Mass lockdowns, school closures, and community wide mask mandates are not science.  They are precisely what the science says not to do.  These studies and guidelines have been around for decades.  It was known, settled, data driven practice.  When COVID arrived a few horrendously wrong models received far too much publicity and we panicked.  Many elected officials and bureaucrats did the exact opposite of what we should have done.  It was a breathtaking about face and was based on no new evidence at all.  Instead, it was based on flawed models built on dubious sampling which produced tragically flawed results.  These defective models continue to produce incorrect conclusions which vary dramatically from historical guidance and currently observed evidence.

To continue to use flawed models and scare tactics is a real shame. For example, in Singapore a study observed only 6.4% of secondary cases resulted from pre-symptomatic transmission.  Other empirical studies found pre-symptomatic transmission rates as low as 0.1%.  Why do we continue to reference models that infer pre-symptomatic transmission rates of 44% when real world experience shows they are drastically out of step with actual observed outcomes?

The signs around campus encouraging students to wear a mask “even outside” are another example of unscientific fear mongering.

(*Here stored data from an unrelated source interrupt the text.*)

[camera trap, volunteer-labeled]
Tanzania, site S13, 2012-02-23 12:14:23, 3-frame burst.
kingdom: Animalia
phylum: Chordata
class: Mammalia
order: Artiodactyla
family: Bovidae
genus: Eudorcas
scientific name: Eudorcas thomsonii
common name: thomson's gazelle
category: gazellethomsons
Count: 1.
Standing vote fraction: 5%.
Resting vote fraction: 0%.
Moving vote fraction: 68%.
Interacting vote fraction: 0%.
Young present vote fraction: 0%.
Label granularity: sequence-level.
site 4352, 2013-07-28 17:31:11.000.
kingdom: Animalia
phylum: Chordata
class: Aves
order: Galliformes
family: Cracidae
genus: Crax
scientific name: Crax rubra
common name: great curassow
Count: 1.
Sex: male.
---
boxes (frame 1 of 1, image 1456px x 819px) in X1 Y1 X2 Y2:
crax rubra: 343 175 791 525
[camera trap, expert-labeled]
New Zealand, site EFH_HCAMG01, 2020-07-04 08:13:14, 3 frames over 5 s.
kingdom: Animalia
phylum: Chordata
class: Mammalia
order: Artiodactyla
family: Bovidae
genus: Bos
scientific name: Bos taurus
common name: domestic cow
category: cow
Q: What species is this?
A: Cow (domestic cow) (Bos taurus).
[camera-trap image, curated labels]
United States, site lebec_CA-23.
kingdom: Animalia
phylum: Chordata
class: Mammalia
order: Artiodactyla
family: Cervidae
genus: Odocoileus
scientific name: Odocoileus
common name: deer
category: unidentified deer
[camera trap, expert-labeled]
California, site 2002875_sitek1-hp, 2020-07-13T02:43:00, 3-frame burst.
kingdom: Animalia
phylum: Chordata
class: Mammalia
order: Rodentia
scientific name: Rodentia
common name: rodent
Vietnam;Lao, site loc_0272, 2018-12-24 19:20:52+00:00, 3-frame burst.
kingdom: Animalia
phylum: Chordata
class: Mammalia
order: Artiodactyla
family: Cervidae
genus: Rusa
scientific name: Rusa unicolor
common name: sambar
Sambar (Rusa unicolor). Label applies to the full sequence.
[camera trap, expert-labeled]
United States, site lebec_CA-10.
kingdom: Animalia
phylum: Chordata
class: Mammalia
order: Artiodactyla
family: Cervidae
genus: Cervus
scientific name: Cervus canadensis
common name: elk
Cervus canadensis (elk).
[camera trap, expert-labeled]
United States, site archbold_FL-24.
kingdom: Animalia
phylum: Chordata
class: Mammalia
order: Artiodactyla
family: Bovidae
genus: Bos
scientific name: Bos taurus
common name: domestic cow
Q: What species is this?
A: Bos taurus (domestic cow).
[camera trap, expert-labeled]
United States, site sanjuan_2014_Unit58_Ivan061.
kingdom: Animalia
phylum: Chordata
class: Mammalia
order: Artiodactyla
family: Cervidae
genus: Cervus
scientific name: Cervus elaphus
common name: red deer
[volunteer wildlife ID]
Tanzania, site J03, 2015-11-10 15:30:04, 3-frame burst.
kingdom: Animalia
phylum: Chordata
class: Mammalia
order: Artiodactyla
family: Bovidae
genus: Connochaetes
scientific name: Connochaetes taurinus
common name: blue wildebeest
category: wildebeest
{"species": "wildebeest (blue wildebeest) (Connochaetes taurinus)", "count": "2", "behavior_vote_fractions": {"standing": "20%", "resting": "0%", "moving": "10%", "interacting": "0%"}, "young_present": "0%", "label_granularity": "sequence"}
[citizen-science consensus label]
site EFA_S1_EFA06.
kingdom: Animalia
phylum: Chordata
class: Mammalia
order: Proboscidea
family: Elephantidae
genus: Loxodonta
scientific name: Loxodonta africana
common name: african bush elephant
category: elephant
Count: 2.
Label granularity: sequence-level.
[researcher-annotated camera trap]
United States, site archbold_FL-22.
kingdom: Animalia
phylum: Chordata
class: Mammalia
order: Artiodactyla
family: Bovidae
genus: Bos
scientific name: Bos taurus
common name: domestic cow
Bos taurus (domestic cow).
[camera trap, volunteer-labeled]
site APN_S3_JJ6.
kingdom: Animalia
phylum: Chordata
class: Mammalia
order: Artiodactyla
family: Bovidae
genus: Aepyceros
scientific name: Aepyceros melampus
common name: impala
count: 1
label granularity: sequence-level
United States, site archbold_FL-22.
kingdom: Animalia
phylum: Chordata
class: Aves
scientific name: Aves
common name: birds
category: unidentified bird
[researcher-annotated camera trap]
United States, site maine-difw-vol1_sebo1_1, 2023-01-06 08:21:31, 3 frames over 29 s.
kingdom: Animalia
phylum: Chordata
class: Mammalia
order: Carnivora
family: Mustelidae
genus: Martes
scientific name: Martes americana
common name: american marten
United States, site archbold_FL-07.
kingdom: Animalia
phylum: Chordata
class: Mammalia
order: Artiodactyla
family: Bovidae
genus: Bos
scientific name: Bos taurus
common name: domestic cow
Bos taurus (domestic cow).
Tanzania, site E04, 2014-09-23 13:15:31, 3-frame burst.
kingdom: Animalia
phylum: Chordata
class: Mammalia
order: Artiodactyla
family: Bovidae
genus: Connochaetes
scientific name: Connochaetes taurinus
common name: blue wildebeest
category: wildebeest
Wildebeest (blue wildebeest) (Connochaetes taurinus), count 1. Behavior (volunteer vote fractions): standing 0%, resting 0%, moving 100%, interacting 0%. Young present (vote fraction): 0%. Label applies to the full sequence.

There is absolutely no scientific basis to make that type of a request.  In fact, it is contra-indicated in the current medical guidance.

Many of the recently implemented policies have far reaching negative consequences.  Let’s stop making bad policy decisions.  As DH Henderson said, “Experience has shown that communities faced with epidemics or other adverse events respond best and with the least anxiety with the normal social functioning of the community is least disrupted.”  That is a goal we should hold all our elected officials and community leaders to.